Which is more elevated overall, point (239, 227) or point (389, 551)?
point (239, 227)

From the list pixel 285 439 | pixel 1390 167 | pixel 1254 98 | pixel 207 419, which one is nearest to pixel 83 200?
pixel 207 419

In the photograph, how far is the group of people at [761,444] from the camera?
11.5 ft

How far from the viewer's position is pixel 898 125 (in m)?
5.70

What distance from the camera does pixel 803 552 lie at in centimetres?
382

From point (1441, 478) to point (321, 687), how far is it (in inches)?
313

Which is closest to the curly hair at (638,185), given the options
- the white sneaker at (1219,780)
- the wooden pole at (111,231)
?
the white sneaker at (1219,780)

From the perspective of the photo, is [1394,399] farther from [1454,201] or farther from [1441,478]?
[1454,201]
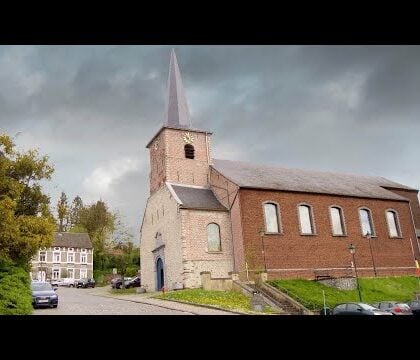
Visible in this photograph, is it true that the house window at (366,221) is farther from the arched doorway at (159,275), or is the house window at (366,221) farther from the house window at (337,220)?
the arched doorway at (159,275)

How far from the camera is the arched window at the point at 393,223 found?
92.5ft

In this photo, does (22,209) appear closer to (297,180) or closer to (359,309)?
(359,309)

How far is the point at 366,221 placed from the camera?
2739cm

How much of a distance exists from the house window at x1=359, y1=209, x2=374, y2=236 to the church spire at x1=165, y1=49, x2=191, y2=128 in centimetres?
1242

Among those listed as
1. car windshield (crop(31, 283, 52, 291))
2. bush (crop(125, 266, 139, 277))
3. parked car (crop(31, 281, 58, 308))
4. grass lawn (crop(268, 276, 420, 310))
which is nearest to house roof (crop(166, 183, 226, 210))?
grass lawn (crop(268, 276, 420, 310))

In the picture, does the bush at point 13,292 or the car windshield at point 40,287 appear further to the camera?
the car windshield at point 40,287

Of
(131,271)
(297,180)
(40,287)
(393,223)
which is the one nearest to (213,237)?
(297,180)

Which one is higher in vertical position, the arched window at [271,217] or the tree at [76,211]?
the tree at [76,211]

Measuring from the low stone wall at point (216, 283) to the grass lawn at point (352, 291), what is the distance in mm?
2152

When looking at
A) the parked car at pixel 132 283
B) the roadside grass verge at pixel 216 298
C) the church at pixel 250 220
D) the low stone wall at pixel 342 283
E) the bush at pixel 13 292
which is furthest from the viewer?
the parked car at pixel 132 283

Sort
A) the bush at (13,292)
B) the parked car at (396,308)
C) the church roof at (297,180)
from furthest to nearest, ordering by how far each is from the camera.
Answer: the church roof at (297,180), the parked car at (396,308), the bush at (13,292)

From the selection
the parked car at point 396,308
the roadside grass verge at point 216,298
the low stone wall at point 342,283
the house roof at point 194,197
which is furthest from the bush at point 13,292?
the low stone wall at point 342,283
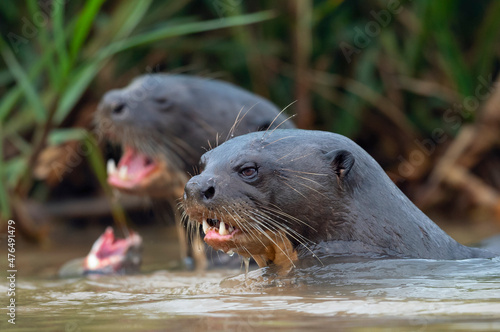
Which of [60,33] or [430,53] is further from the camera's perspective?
[430,53]

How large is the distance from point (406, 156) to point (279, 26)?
54.6 inches

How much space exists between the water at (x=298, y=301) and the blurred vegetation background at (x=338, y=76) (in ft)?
10.2

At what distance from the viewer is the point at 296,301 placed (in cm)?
237

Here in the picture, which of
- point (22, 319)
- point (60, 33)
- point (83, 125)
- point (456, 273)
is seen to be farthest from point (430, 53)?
point (22, 319)

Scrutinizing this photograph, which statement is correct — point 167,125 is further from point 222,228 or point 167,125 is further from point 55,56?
point 55,56

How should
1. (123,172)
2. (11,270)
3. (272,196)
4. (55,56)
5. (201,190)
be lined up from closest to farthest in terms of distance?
1. (201,190)
2. (272,196)
3. (11,270)
4. (123,172)
5. (55,56)

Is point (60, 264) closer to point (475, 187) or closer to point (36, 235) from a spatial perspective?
point (36, 235)

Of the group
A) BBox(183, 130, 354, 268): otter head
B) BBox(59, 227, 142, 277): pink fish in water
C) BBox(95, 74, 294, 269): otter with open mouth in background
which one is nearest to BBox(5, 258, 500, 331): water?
BBox(183, 130, 354, 268): otter head

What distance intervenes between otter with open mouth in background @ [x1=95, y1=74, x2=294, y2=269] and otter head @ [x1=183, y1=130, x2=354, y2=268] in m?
1.33

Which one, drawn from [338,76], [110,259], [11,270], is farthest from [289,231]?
[338,76]

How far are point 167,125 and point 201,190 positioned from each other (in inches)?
64.6

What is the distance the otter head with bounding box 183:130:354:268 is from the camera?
9.11 feet

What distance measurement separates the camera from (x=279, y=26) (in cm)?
671

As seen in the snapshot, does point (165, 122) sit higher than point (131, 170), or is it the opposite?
point (165, 122)
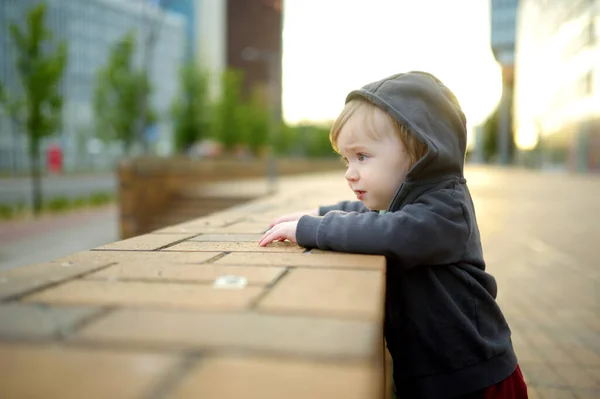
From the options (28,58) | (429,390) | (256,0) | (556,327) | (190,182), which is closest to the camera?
(429,390)

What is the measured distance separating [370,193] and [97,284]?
1.00 metres

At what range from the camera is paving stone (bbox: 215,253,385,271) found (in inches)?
59.7

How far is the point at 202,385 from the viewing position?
0.73 m

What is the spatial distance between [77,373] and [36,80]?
16365 mm

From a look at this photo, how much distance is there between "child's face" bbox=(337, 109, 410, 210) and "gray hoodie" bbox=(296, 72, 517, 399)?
0.35ft

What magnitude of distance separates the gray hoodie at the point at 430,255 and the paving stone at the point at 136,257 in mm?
343

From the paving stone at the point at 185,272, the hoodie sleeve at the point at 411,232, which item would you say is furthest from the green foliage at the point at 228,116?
the paving stone at the point at 185,272

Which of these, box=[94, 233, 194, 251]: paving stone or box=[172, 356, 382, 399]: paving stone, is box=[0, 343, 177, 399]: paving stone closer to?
box=[172, 356, 382, 399]: paving stone

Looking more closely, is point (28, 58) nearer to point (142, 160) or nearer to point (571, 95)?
point (142, 160)

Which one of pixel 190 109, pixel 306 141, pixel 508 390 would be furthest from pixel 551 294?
pixel 306 141

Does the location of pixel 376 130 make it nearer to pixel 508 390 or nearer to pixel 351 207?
pixel 351 207

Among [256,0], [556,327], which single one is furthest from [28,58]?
[256,0]

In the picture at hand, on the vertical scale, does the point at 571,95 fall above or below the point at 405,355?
above

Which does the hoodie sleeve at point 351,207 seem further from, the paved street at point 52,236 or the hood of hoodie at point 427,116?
the paved street at point 52,236
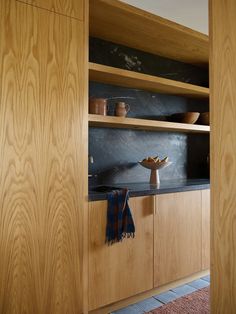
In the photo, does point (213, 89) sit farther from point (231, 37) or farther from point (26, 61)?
point (26, 61)

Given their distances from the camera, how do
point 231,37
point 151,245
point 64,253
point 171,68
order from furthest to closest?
point 171,68
point 151,245
point 64,253
point 231,37

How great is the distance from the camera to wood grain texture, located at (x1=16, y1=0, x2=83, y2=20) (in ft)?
5.63

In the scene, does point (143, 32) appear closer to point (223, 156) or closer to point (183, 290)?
point (223, 156)

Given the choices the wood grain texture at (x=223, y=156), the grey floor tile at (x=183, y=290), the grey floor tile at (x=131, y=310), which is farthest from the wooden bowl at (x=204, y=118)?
the wood grain texture at (x=223, y=156)

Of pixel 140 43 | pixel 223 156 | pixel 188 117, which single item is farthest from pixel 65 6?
pixel 188 117

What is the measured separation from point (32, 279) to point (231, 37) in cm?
165

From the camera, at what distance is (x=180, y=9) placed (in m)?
2.30

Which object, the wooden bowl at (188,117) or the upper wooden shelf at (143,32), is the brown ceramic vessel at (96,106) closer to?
the upper wooden shelf at (143,32)

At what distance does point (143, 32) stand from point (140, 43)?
0.23 metres

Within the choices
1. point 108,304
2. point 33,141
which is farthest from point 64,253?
point 33,141

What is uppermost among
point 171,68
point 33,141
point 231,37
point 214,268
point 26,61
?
point 171,68

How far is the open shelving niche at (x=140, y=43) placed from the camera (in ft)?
7.17

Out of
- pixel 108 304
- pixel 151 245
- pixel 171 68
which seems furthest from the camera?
pixel 171 68

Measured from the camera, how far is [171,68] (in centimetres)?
321
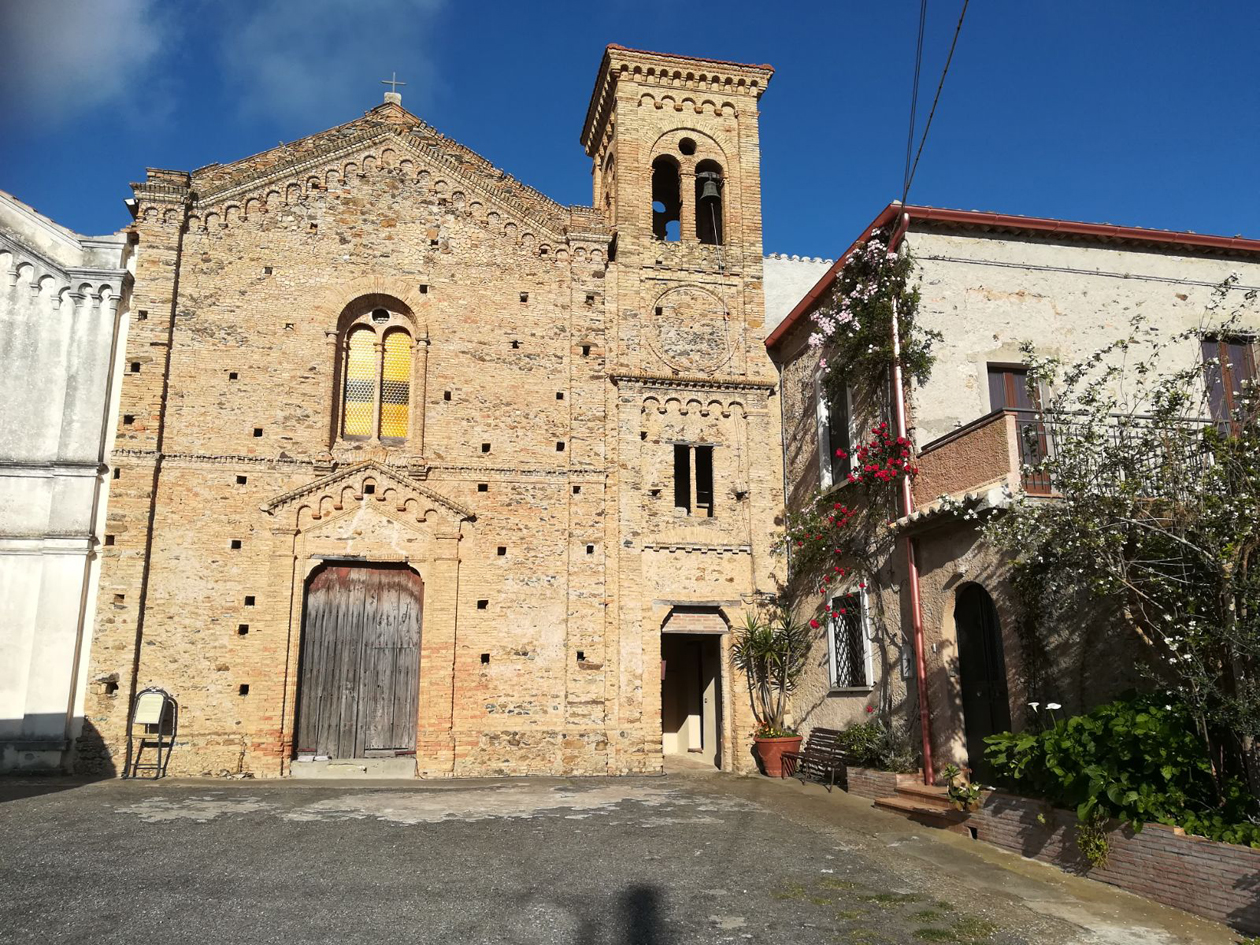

# Challenge
Please pick out every line in the entries above that contains the word "bowl" and copy each one.

# Task output
Given the choices the wood grain texture at (x=223, y=156), the grey floor tile at (x=183, y=290), the grey floor tile at (x=131, y=310), which is farthest from the wooden bowl at (x=204, y=118)?
Which object, the wooden bowl at (188,117) or the upper wooden shelf at (143,32), is the brown ceramic vessel at (96,106) closer to?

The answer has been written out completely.